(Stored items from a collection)
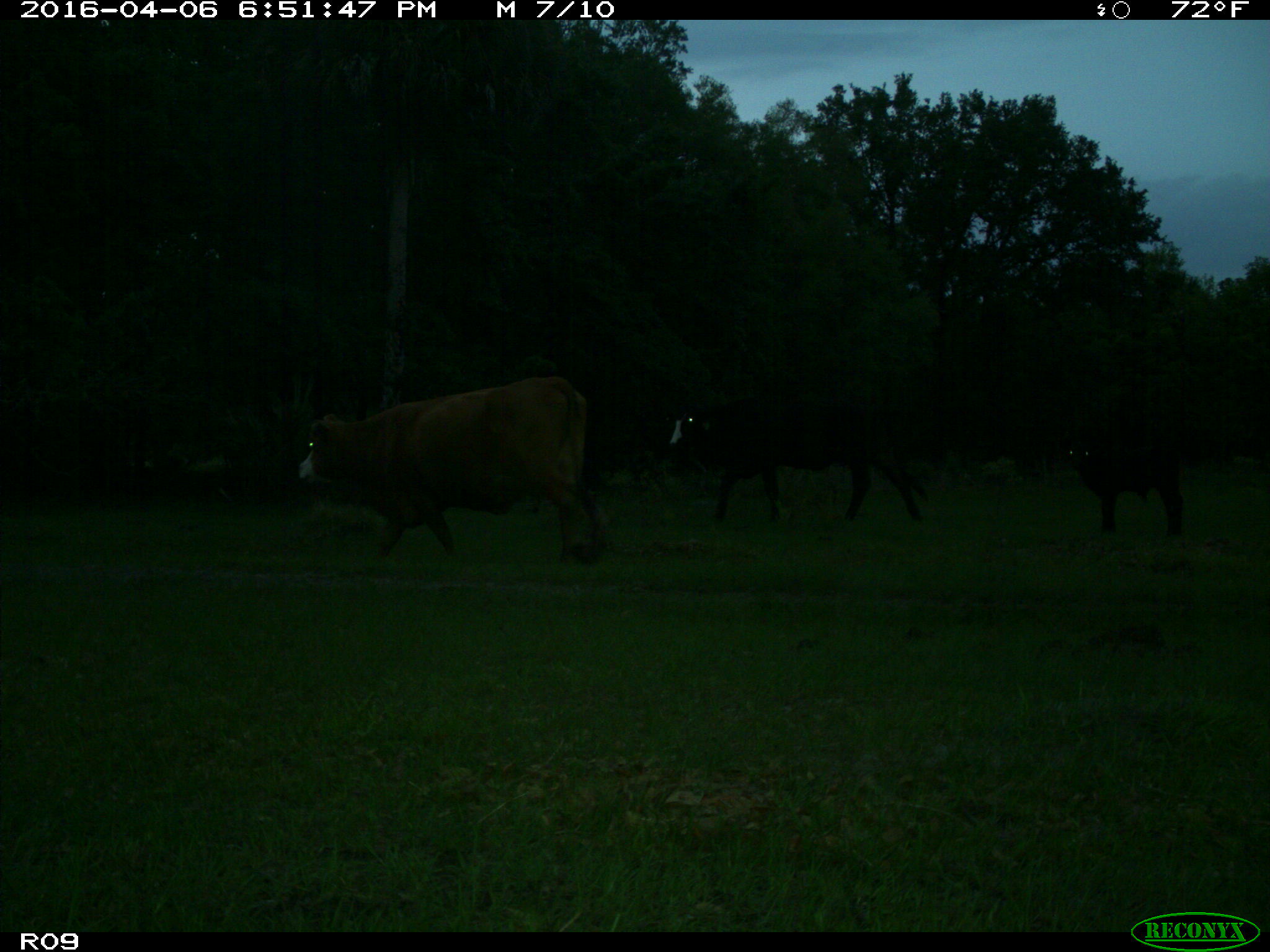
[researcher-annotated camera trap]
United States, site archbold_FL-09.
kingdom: Animalia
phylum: Chordata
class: Mammalia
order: Artiodactyla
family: Bovidae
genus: Bos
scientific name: Bos taurus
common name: domestic cow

▶ [DIRECTIONS FOR THIS TASK]:
What's needed is every line above, retyped exactly and free of pictures.

▶ [TASK RESULT]:
[researcher-annotated camera trap]
United States, site archbold_FL-09.
kingdom: Animalia
phylum: Chordata
class: Mammalia
order: Artiodactyla
family: Bovidae
genus: Bos
scientific name: Bos taurus
common name: domestic cow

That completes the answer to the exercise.